Puscifer pulls Nashville into ‘Normal Isn’t’ alt reality








More often than not, when a famous musician starts a side project band, it’s often seen as a watered-down version of the group that gained them fame. Usually diehard fans latch onto the project out of some form of loyalty, but it never quite hits as profoundly as the original. In the case of Maynard James Keenan, he’s overcome this stereotype with not one, but two side projects — A Perfect Circle and Puscifer! Last week, for the first time, I had the pleasure of finally seeing Puscifer in all its strange and unusual glory at Nashville’s latest large venue, The Pinnacle. I’m going to be honest with you, I walked into this show not totally sure what to expect.
I walked out feeling like my brain had been wrung out like a wet towel. In the best possible way.
The show kicked off with comedy musician Dave Hall. In my opinion, he is Carrot Top with a guitar: telling jokes and using his guitar as a prop, along with a bicycle. A strange opener usually indicates the headliner is about to melt your mind like hot wax. And melt they did.
Before a single note of Puscifer’s set even hit, two cartoon heads popped up onscreen — Maynard with Carina Round — staring the audience down and telling everyone to put their phones away. Not asking. Telling. And honestly? We did it. You just do it, because you don’t want to be that person in the room when Maynard Keenan has made his feelings about your iPhone abundantly clear. This is a thing with him; he’s been vocal about it for years. At this show, it came through as this comic-book-style bit where they kept demanding the crowd to repeat “I understand” over and over. And the crowd did it. Every time. Which, in retrospect, was kind of the whole point of the night: how easy it is to get a room full of people to just go along with something.
They then opened with “Thrust” and I immediately felt it in my chest.
As a photographer, I truly felt close to greatness.
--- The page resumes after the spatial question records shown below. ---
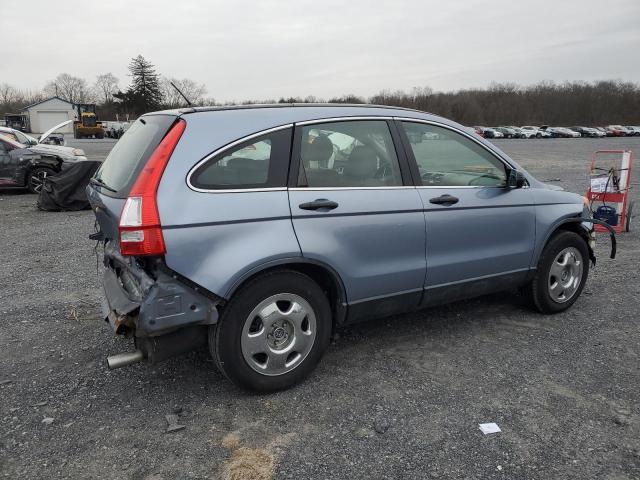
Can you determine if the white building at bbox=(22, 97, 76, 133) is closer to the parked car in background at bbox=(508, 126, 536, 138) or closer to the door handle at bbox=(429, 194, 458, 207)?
the parked car in background at bbox=(508, 126, 536, 138)

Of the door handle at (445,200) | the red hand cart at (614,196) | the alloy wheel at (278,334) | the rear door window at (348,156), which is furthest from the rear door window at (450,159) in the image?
the red hand cart at (614,196)

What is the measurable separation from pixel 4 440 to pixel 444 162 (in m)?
3.42

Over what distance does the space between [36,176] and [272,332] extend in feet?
38.2

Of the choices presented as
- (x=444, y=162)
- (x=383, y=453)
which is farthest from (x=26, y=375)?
(x=444, y=162)

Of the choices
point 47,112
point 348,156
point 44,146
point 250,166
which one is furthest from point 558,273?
point 47,112

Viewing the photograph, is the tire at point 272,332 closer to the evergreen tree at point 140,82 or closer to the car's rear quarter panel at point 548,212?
the car's rear quarter panel at point 548,212

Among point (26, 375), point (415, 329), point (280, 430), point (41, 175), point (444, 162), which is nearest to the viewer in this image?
point (280, 430)

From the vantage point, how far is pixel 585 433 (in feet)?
9.64

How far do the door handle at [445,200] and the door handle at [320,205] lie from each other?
85cm

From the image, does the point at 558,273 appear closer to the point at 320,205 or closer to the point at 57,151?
the point at 320,205

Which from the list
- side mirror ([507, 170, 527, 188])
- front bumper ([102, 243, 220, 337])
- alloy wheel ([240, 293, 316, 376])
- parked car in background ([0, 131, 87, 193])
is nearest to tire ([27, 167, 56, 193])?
parked car in background ([0, 131, 87, 193])

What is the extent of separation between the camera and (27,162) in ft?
40.8

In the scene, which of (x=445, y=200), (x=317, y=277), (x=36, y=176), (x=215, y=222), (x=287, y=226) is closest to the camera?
(x=215, y=222)

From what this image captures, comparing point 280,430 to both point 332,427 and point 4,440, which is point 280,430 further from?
point 4,440
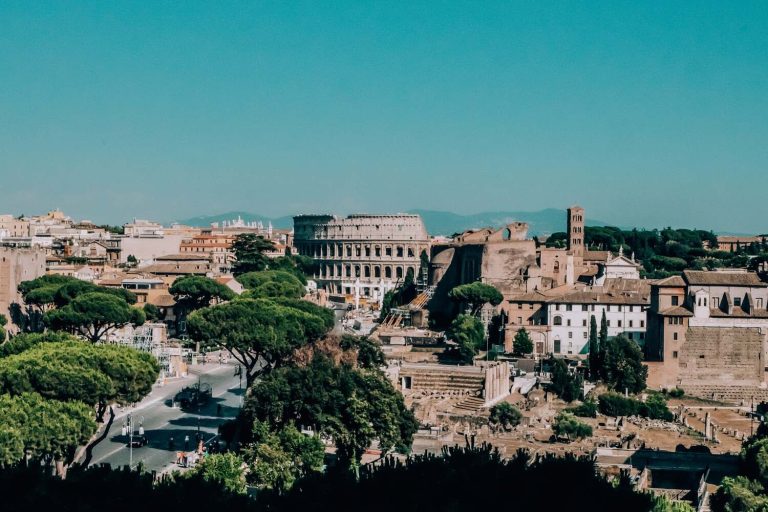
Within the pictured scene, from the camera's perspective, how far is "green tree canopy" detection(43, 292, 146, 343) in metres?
56.8

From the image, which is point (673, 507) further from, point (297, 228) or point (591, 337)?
point (297, 228)

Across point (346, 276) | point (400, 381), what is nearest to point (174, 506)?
point (400, 381)

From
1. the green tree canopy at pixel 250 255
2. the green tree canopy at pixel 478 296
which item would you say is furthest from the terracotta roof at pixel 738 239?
the green tree canopy at pixel 478 296

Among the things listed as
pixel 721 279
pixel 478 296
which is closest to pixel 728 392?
pixel 721 279

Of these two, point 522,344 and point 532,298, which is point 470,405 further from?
point 532,298

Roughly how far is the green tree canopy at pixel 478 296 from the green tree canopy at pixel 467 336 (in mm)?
5482

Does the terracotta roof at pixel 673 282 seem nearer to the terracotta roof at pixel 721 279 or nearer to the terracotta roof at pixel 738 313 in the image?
the terracotta roof at pixel 721 279

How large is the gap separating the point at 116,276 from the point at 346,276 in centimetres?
4911

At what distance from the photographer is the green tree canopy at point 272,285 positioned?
68.9m

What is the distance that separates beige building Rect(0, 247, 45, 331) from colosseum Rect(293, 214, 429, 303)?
52027mm

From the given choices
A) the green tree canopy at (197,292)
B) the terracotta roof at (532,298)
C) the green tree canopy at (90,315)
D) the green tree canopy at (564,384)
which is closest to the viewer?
the green tree canopy at (564,384)

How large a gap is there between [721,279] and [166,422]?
29.9 meters

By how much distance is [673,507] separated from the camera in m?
26.6

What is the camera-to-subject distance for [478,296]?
68.2m
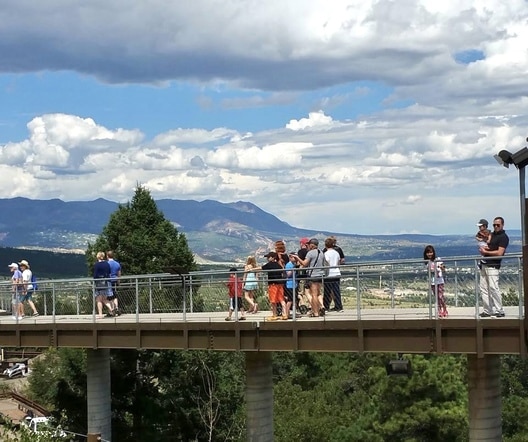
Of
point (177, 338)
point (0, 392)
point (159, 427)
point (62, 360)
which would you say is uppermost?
point (177, 338)

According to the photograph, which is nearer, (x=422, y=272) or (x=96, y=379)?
(x=422, y=272)

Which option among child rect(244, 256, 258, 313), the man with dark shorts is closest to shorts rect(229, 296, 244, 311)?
child rect(244, 256, 258, 313)

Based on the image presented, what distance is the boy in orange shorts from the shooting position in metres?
21.5

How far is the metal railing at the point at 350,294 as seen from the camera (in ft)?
61.9

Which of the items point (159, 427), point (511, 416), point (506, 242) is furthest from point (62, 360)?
point (506, 242)

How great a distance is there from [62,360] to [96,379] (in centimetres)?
1259

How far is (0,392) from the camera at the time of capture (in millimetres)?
81312

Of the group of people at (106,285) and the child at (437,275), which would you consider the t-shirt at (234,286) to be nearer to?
the group of people at (106,285)

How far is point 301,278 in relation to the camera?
20.9 m

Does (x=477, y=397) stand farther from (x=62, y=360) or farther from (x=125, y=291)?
(x=62, y=360)

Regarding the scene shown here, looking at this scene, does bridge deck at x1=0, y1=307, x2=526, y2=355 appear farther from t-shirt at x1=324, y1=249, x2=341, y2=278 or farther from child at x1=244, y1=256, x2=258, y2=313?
t-shirt at x1=324, y1=249, x2=341, y2=278

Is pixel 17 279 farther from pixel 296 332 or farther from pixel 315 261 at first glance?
pixel 315 261

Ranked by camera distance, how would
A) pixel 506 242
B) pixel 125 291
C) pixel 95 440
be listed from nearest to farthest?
pixel 95 440, pixel 506 242, pixel 125 291

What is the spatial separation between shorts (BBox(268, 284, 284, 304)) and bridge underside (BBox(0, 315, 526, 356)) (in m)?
0.65
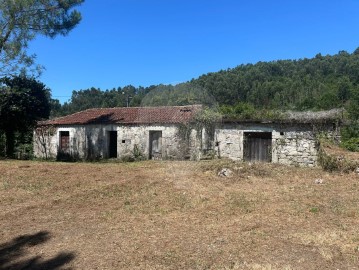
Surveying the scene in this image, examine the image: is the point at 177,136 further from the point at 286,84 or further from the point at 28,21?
the point at 286,84

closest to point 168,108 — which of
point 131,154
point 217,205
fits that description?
point 131,154

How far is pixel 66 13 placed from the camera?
1911 centimetres

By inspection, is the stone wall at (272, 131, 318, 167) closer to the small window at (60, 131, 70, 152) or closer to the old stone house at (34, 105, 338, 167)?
the old stone house at (34, 105, 338, 167)

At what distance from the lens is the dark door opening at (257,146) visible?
1580cm

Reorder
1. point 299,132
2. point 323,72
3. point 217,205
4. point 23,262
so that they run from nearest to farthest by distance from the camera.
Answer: point 23,262, point 217,205, point 299,132, point 323,72

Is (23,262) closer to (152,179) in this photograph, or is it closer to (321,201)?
(152,179)

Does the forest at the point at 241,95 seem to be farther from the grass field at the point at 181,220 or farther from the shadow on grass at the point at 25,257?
the shadow on grass at the point at 25,257

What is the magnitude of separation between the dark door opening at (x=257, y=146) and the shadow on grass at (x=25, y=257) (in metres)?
11.4

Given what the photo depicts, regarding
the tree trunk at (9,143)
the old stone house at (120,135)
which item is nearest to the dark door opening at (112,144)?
the old stone house at (120,135)

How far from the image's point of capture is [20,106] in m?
20.7

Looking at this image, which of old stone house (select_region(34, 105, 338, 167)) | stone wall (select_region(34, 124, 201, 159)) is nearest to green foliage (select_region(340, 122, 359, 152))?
old stone house (select_region(34, 105, 338, 167))

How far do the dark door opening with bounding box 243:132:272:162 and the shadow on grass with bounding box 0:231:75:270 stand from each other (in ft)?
37.5

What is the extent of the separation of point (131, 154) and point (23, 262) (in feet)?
45.6

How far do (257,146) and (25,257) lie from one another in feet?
40.3
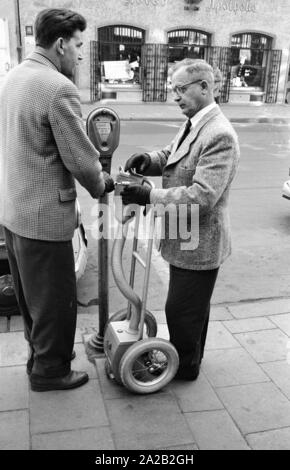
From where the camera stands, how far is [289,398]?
2844 mm

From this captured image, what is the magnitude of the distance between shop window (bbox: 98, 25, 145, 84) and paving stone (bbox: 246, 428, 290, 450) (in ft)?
60.0

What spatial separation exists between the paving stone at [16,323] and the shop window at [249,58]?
1907 cm

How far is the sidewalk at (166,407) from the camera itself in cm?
246

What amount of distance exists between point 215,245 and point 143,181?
52 centimetres

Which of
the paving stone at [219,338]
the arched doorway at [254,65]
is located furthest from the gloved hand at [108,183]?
the arched doorway at [254,65]

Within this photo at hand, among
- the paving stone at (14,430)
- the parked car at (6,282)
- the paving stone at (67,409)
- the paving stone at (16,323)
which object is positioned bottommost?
the paving stone at (16,323)

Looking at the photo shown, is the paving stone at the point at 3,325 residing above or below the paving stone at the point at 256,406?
below

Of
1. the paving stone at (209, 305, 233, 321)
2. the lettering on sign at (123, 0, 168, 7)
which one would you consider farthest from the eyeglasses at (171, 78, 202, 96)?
the lettering on sign at (123, 0, 168, 7)

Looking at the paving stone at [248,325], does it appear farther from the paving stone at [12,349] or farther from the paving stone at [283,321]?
the paving stone at [12,349]

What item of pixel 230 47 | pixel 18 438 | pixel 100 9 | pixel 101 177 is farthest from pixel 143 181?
pixel 230 47

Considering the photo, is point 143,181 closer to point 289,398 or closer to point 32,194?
point 32,194

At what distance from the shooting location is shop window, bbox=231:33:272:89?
66.7 feet

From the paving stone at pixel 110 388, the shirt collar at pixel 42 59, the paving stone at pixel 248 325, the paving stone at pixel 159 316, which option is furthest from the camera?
the paving stone at pixel 159 316
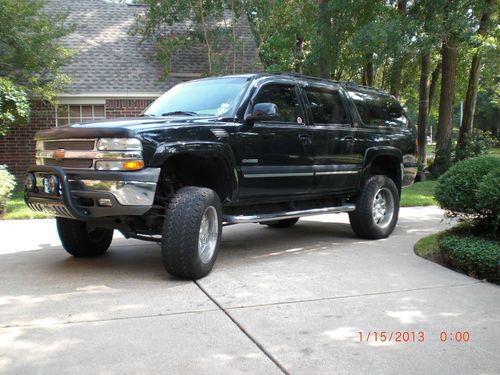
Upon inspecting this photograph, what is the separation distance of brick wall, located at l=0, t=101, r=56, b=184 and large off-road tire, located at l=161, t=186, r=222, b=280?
11.4 meters

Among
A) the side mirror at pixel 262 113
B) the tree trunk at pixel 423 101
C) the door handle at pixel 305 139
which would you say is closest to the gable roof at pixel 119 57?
the tree trunk at pixel 423 101

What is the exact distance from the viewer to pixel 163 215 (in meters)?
5.42

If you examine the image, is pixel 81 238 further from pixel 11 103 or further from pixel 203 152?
pixel 11 103

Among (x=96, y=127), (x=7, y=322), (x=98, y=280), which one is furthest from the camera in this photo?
(x=98, y=280)

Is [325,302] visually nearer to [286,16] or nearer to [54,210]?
[54,210]

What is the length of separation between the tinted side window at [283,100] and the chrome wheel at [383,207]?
6.43 ft

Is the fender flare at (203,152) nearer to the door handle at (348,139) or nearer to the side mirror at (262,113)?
the side mirror at (262,113)

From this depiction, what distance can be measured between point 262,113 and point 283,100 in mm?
860

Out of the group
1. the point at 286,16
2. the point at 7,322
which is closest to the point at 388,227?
the point at 7,322

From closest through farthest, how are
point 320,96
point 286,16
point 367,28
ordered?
1. point 320,96
2. point 367,28
3. point 286,16

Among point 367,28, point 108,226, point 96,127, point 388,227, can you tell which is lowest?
point 388,227

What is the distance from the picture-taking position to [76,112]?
51.8 ft

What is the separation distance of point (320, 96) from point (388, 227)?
2164 mm

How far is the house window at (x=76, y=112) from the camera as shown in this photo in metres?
15.6
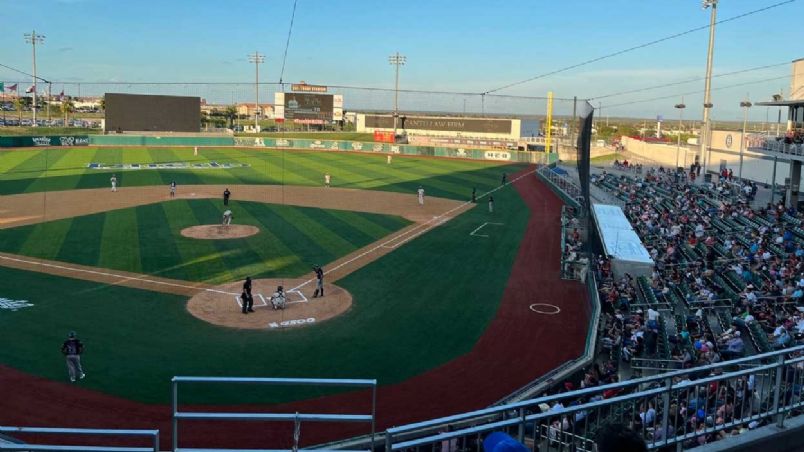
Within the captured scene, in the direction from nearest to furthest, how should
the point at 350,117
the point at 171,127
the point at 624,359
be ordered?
the point at 624,359 < the point at 171,127 < the point at 350,117

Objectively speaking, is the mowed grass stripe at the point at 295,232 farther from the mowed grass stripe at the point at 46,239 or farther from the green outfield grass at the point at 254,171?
the mowed grass stripe at the point at 46,239

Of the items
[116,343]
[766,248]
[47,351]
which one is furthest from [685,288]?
[47,351]

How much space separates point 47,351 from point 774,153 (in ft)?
105

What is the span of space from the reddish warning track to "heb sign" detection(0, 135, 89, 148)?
2488 inches

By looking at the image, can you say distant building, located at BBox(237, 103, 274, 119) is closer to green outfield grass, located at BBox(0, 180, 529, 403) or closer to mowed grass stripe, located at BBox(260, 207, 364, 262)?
mowed grass stripe, located at BBox(260, 207, 364, 262)

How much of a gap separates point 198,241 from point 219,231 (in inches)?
89.5

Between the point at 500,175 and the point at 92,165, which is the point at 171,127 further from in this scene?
the point at 500,175

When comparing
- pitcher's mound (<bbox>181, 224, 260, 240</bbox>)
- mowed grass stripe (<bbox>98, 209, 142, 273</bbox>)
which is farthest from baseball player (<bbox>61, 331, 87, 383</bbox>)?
pitcher's mound (<bbox>181, 224, 260, 240</bbox>)

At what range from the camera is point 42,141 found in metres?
72.1

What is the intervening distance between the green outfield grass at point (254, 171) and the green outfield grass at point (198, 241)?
5.00 m

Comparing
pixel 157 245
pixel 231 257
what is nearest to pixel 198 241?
pixel 157 245

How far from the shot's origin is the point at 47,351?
1570cm

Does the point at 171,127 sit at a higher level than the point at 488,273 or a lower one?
higher

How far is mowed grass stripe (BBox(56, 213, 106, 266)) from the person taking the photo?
2484cm
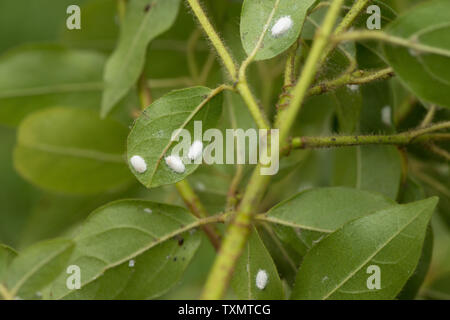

Maynard has talked about what that song is about, essentially begging for the trance of a live show to pull him away from his phone, from the endless screaming hellscape of being online. The song literally starts with “ignore all the voices”; standing in a room where everyone had just surrendered their devices, that line hits different. Puscifer rolled right into “Self Evident” after that, which is exactly what it sounds like: a song about someone being so spectacularly, embarrassingly wrong that it shouldn’t even need to be pointed out. And yet, here we are. Pointing it out. Loudly. The one-two punch of those two songs basically announced: this is what tonight is about!
They pulled several tracks from the new album, Normal Isn’t, which came out February 6th — their first studio record in nearly six years. I was a little curious how their new material would land in a live setting, whether it would feel like filler between the hits. It didn’t. Not even a little bit. It slotted in brilliantly because the band isn’t interested in just playing a greatest hits show for nostalgia purposes — they’re still building something. Still going somewhere weird and interesting.
And then “The Humbling River” happened… and I kind of lost it a little.
It didn’t sound exactly like the album version… the arrangement was different in a way that I can’t fully describe, but it was better somehow. More raw. More present. That song already destroys me on a good day and, hearing it live with whatever they did to it that night, it just landed like a gut punch wrapped in something beautiful. The whole ‘strength through vulnerability’ thing that the song is about? You felt it in the room.
Musically, Puscifer is not messing around. Mat Mitchell alone, I mean… The whole band is just elite-level players who make everything sound controlled and intentional, not stiff. There’s still room for the compositions to breathe. And Carina Round. She’s got this whole aesthetic going on that I can only describe as Blade Runner meets YSL and Alexander McQueen — and it completely works. She’s magnetic in a way that’s hard to explain… like you can’t not watch her when she’s onstage. Vocally, she’s commanding as hell; she and Maynard together are this really interesting balance of heavy and funny meets intense and absurd. One minute, you’re feeling something deep; the next, you’re laughing at something completely bizarre and, somehow, it all makes sense within the Puscifer sphere.
In my opinion, you don’t go to a Puscifer show, you go into one. And when it’s over, you sort of have to stand there for a second and figure out how to get back to regular life. I don’t totally know what I just witnessed. But I’m still thinking about it.